### To do
Reproduce the following post on architecture designed for Instagram word for word, in full.

### Selected excerpt
Content starts

From the Guardian: Snapping point: how the world’s leading architects fell under the Instagram spell. We’ve always had architecture-as-spectacle – if anything, Instagram is just the latest in a series of driving forces. But it’s still worth thinking about. Something the author notes:

Configuring buildings and public spaces as selfie sets may well work for tourism promotion and the buzz of a launch, but once the novelty factor has worn off, the whimsy can grate and the flimsiness become all too apparent. The urge for quick, affordable spectacle often leads to stick-on, paper-thin cladding materials that look good in photographs, but weather terribly. The stained, peeling facades of the last decade stand as a grim testament to prioritising photographability over function.

Oliver Wainwright

Art is wonderful, and public art is essential. It enhances and enriches the spaces we inhabit. But when we insert an overtly capitalist motivation of cashing in on a craze, we sacrifice the care and consideration in how we craft this art.

Something this also gets me thinking about is replication. That is, our penchant for seeing an interesting photo, and striving to replicate it. This isn’t new, and in many cases is designed (consider things like Yosemite, where you round a corner and get a reveal of El Capitan or Half Dome. You stop, and say “Wow,” and take a picture. This experience was designed, over a century ago, and is part of why we have 400 million nearly identical shots of these locations). It just bums me out, for some vague reasoning I can’t quite put a finger on, that rather than being inspired by an interesting photo, there is this impetus to simply replicate it. I should probably chew on that a bit.

Content ends

### Extracted material

Content starts

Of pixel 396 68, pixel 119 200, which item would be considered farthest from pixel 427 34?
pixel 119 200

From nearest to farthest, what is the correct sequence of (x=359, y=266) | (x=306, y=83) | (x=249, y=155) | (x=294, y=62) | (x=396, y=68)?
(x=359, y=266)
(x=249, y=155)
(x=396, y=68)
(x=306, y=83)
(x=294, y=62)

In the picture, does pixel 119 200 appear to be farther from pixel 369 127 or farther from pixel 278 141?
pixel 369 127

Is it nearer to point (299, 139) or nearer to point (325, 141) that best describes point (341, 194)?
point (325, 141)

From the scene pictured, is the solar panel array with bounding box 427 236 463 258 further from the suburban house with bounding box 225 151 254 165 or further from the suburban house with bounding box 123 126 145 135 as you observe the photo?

Content ends

### Expected answer
From the Guardian: Snapping point: how the world’s leading architects fell under the Instagram spell. We’ve always had architecture-as-spectacle – if anything, Instagram is just the latest in a series of driving forces. But it’s still worth thinking about. Something the author notes:

Configuring buildings and public spaces as selfie sets may well work for tourism promotion and the buzz of a launch, but once the novelty factor has worn off, the whimsy can grate and the flimsiness become all too apparent. The urge for quick, affordable spectacle often leads to stick-on, paper-thin cladding materials that look good in photographs, but weather terribly. The stained, peeling facades of the last decade stand as a grim testament to prioritising photographability over function.

Oliver Wainwright

Art is wonderful, and public art is essential. It enhances and enriches the spaces we inhabit. But when we insert an overtly capitalist motivation of cashing in on a craze, we sacrifice the care and consideration in how we craft this art.

Something this also gets me thinking about is replication. That is, our penchant for seeing an interesting photo, and striving to replicate it. This isn’t new, and in many cases is designed (consider things like Yosemite, where you round a corner and get a reveal of El Capitan or Half Dome. You stop, and say “Wow,” and take a picture. This experience was designed, over a century ago, and is part of why we have 400 million nearly identical shots of these locations). It just bums me out, for some vague reasoning I can’t quite put a finger on, that rather than being inspired by an interesting photo, there is this impetus to simply replicate it. I should probably chew on that a bit.